My contribution to the mass of discussion on the outbreak of WWI is to mention my favourite book on the topic, Frank Furedi’s World War One: Still No End in Sight. He makes the point that The Great War presented one of the great discontinuities in history, an eruption from which the world we share today is still experiencing major aftershocks. He reviewed the way things evolved, decade by decade, so that there is an almost geological stratification of the various periods. My hippy days/era-of-the-new-left foundation period has its own ways of marking individuals. And if you see the 1960s against the 1950s, the 1940s, the 1930s and back through to the 1920s, you cannot help noticing how different was each period was from those before and after and, of course, the present.

Part of those transformations is technology, but there is something else, too. Moods shift, the temper of the times change. The only time I ever remember my mother being outraged by something I said – and she was a woman of the left – was when I quoted a friend who said, “better a sexual revolution than no revolution at all.” I see my mother’s point, but to tell the truth, the 1960s were as puritanical, compared with today, as were Edwardians in comparison with 1960s types. Such sweet innocence! It was heaven to be young, but I suppose it always is and will be.

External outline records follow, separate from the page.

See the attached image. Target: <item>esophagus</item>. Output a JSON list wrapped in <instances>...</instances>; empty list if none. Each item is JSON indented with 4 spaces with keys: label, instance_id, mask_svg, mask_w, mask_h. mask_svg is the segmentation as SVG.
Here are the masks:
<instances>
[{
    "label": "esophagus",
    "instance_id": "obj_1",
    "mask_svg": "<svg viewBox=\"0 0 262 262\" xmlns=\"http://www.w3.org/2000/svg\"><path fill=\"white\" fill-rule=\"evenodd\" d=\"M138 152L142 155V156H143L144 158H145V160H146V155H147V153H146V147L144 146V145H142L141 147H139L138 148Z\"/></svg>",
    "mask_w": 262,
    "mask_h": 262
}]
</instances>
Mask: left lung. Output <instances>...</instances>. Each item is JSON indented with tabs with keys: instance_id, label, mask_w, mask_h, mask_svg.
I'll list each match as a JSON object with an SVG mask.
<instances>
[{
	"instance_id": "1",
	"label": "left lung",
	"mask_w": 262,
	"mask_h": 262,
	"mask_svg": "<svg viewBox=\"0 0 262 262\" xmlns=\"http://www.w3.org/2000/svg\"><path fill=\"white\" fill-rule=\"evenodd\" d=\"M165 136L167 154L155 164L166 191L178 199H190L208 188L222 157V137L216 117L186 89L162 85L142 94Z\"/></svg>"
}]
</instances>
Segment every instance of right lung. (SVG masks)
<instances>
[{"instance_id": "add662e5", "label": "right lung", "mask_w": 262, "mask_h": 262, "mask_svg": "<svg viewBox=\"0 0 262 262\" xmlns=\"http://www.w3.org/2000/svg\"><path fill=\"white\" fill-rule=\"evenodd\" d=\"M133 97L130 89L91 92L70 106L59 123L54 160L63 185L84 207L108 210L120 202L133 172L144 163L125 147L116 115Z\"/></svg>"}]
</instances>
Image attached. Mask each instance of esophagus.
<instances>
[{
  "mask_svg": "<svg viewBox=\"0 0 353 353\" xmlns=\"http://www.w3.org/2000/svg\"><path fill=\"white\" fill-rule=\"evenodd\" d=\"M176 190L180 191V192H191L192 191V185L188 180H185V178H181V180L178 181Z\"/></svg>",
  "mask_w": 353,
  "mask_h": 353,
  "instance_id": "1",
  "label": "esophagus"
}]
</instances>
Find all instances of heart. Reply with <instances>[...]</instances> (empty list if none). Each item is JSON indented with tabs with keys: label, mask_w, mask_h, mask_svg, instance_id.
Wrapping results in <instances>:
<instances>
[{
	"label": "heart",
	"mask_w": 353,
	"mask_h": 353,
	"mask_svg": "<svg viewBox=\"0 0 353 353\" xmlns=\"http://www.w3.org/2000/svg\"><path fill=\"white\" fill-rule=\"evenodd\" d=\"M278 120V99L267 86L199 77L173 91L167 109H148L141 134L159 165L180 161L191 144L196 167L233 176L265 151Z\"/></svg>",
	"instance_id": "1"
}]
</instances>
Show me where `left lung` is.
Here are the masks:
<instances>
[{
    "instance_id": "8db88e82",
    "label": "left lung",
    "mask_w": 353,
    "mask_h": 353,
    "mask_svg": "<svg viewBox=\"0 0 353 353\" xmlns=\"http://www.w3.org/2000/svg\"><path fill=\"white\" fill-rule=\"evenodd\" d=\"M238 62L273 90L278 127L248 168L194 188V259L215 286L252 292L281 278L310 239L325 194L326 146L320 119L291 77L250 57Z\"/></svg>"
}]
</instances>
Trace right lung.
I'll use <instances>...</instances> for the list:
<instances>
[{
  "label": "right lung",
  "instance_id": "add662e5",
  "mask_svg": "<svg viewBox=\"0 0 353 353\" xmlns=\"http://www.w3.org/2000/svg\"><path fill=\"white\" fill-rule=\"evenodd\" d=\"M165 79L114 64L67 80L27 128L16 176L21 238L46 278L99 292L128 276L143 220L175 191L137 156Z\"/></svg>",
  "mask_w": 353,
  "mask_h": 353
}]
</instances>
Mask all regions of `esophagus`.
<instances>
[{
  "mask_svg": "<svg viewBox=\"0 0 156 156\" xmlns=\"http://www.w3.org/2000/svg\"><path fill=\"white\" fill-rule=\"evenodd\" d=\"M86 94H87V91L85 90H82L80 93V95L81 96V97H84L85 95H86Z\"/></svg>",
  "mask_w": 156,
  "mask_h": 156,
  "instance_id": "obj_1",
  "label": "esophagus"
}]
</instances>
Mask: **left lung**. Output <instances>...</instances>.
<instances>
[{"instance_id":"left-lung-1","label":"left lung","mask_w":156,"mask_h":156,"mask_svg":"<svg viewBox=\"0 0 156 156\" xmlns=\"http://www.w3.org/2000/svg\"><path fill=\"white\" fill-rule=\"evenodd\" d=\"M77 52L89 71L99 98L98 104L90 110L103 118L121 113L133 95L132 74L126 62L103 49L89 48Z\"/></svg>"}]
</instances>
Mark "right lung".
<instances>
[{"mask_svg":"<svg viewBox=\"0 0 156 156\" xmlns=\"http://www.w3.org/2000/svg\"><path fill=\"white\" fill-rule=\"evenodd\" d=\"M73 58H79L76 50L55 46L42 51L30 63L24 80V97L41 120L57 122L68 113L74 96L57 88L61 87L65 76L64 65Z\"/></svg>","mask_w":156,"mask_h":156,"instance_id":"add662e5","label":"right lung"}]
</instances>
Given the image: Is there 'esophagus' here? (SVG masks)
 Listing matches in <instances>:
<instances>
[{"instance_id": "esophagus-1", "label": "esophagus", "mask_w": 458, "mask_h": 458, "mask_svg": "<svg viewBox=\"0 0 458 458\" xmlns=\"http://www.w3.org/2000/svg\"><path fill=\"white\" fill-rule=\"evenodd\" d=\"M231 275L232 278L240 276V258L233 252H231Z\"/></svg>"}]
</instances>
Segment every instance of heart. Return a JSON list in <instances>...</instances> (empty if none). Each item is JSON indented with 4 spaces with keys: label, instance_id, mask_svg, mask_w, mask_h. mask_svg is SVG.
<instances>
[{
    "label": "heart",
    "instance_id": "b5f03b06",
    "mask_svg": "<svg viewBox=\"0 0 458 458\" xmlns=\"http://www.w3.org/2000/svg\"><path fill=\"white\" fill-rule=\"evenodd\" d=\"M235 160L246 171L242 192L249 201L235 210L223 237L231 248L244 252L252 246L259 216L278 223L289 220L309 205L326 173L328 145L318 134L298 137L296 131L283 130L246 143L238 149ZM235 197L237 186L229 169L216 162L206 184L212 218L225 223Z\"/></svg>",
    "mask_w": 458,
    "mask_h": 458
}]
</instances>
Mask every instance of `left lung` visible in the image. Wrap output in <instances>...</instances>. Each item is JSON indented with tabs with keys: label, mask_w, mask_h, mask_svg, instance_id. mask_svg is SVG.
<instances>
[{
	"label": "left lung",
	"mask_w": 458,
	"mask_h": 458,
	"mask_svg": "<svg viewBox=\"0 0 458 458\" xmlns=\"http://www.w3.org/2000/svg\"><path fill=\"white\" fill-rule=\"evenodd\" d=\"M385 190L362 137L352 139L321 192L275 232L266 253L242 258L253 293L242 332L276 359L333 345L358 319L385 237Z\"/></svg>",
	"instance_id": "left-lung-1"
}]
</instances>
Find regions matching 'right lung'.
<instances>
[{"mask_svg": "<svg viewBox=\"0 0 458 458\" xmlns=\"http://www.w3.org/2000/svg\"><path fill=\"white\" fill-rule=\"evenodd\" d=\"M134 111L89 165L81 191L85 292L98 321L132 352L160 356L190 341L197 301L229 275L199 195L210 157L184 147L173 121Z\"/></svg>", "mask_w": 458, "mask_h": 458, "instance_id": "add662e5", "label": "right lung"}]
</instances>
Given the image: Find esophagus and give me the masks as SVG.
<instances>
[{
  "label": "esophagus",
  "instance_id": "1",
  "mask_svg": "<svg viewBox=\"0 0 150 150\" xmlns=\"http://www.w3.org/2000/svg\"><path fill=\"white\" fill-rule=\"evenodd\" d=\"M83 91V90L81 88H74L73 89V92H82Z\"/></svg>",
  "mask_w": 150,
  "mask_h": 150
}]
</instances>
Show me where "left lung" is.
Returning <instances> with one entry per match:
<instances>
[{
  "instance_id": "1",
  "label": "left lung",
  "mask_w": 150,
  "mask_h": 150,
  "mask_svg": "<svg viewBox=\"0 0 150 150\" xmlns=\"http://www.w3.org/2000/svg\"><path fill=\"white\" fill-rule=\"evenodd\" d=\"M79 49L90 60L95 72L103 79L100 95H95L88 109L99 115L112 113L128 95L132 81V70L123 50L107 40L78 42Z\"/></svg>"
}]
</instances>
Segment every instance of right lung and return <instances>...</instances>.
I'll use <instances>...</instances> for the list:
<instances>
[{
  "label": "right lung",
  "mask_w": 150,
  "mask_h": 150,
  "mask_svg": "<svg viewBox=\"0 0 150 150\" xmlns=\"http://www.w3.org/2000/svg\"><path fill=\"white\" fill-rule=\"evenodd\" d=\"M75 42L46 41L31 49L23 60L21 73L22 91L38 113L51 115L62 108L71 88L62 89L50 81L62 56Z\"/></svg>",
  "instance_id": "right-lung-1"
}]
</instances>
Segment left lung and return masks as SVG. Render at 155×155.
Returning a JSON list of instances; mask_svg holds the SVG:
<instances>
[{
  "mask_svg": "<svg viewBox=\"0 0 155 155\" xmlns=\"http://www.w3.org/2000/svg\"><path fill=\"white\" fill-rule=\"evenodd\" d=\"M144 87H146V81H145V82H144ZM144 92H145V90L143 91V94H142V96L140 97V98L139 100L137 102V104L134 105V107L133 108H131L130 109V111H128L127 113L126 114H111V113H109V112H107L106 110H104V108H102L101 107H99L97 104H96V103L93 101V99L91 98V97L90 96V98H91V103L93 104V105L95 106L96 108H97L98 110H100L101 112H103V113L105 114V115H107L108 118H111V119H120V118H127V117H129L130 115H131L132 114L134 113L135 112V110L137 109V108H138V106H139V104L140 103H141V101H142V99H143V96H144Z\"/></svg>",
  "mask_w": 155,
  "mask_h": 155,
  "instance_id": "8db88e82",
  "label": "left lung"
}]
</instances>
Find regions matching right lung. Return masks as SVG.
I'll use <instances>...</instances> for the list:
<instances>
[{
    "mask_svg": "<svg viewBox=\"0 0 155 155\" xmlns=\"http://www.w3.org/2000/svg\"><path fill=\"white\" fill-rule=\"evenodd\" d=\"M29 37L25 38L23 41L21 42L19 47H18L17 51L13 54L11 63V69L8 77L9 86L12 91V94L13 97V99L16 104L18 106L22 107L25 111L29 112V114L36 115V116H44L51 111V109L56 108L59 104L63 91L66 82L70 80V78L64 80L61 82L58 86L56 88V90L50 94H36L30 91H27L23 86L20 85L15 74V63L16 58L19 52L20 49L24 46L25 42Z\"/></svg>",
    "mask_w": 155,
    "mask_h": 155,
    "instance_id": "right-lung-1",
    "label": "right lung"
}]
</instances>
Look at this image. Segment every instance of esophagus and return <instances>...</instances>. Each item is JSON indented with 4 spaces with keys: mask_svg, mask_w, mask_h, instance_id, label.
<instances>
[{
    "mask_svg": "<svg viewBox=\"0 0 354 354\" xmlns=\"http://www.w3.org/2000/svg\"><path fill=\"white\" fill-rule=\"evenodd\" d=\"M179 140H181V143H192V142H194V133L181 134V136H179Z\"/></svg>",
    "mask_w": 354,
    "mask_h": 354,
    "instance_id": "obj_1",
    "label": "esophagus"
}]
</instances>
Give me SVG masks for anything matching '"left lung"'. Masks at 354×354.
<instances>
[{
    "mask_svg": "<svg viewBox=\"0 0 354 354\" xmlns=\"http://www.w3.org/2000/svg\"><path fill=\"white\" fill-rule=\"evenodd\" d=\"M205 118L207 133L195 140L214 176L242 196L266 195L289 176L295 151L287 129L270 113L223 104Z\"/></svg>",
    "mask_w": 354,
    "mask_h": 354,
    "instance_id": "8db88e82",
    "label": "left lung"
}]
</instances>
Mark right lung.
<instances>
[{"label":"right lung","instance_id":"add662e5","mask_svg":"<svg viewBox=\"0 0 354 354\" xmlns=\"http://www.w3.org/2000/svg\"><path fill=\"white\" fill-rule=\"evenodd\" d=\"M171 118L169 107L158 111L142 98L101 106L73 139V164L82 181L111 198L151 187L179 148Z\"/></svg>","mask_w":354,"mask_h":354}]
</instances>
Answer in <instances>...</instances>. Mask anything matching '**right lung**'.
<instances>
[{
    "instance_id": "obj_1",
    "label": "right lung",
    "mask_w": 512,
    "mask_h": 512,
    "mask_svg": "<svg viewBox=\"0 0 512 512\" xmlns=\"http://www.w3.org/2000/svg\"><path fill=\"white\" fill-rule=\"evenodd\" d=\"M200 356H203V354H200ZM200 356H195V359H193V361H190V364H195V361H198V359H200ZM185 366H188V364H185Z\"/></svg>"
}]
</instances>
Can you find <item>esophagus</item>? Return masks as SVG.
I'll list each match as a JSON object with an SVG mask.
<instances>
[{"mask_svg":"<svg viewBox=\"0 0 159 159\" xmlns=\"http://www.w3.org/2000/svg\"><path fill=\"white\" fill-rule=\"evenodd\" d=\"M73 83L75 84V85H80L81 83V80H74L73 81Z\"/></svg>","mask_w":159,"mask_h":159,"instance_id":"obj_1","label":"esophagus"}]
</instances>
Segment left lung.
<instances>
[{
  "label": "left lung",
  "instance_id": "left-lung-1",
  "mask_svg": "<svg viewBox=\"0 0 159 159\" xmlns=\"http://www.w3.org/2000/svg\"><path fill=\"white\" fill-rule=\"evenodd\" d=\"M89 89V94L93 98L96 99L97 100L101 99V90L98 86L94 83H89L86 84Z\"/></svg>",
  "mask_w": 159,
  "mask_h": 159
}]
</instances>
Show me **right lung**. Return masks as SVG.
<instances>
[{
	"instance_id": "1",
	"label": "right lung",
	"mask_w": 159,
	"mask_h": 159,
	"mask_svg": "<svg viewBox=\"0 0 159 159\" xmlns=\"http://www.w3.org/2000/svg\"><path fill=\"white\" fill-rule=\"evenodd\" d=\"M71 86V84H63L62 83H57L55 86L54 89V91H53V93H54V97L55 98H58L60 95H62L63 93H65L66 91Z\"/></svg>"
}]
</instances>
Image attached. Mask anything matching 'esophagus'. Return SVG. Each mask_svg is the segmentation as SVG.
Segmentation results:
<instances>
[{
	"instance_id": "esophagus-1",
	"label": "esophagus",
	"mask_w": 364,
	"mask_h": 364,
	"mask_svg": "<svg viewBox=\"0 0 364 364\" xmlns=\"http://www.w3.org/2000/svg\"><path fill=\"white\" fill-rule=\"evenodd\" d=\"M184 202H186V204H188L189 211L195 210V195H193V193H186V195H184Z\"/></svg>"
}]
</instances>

That WWI broke up ancient empires and created new ones is not in doubt. That we would be as different as different could be had WWI been somehow prevented I also have no doubt. But such is the way of the world. Major events happen, as they will continue to do. What Furedi does is remind you that things change and nothing stays as it is. There is no permanence, and that everything you think really matters, down to the core values by which you set your moral compass, is but windblown ephemera whose existence a century from now cannot be even remotely guaranteed.

We all live in the present, but the present keeps sliding into that unknown future which holds horrors one cannot even begin to imagine. And great pleasures too, of course, so we must just battle on.